» **Exercise task**: Please give the records below as a JSON list of strings, with one string per line and blank lines left out.

+++

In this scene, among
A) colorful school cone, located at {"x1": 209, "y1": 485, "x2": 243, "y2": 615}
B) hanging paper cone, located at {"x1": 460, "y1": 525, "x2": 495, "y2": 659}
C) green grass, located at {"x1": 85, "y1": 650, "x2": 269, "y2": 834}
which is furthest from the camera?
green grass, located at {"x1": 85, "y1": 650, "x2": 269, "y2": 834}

+++

» **The answer**:
[
  "In this scene, among",
  "A) colorful school cone, located at {\"x1\": 209, \"y1\": 485, \"x2\": 243, \"y2\": 615}",
  "B) hanging paper cone, located at {\"x1\": 460, \"y1\": 525, \"x2\": 495, \"y2\": 659}",
  "C) green grass, located at {\"x1\": 85, \"y1\": 650, \"x2\": 269, \"y2\": 834}",
  "which is furthest from the camera?",
  "green grass, located at {\"x1\": 85, \"y1\": 650, \"x2\": 269, \"y2\": 834}"
]